#### Consegna:
Ricopia fedelmente tutte le voci riportate qui sotto, senza includere le immagini.

#### Dati di partenza:
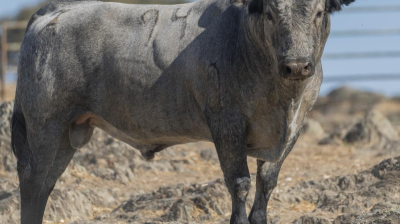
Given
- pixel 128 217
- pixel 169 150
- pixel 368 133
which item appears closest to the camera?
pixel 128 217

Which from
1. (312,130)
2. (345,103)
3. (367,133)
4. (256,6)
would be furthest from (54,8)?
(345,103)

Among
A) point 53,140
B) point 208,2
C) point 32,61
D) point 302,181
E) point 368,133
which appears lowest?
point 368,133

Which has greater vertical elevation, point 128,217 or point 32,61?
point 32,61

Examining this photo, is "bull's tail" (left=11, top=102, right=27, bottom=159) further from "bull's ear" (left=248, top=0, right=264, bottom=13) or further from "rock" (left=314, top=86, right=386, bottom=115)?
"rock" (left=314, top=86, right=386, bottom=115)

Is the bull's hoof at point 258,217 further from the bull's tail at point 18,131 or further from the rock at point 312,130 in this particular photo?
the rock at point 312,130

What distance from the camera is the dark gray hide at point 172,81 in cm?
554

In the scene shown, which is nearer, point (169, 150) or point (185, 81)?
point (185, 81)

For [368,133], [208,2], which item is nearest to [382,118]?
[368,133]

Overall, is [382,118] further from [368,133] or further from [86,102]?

#### Soluzione:
Given
- pixel 128 217
- pixel 169 150
- pixel 368 133
which item appears closest to the camera?
pixel 128 217

Which from
1. (312,130)
2. (345,103)
3. (367,133)
4. (256,6)
would be furthest from (54,8)?
(345,103)

Among
A) point 53,140
B) point 208,2
C) point 32,61
D) point 302,181
E) point 368,133
which appears lowest?
point 368,133

Which has greater vertical elevation, point 128,217 or point 32,61?
point 32,61

Examining this photo, is "bull's tail" (left=11, top=102, right=27, bottom=159) further from "bull's ear" (left=248, top=0, right=264, bottom=13) or further from "rock" (left=314, top=86, right=386, bottom=115)?
"rock" (left=314, top=86, right=386, bottom=115)

Is the bull's hoof at point 258,217 further from the bull's tail at point 18,131 or further from the rock at point 312,130 in this particular photo?
the rock at point 312,130

What distance from the camera is the dark gray hide at point 172,81 in cm?
554

In the scene shown, which is nearer, point (169, 150) or point (185, 81)?
point (185, 81)

For [368,133], [208,2], which item is nearest to [382,118]?
[368,133]

Overall, is [382,118] further from [368,133] or further from [86,102]?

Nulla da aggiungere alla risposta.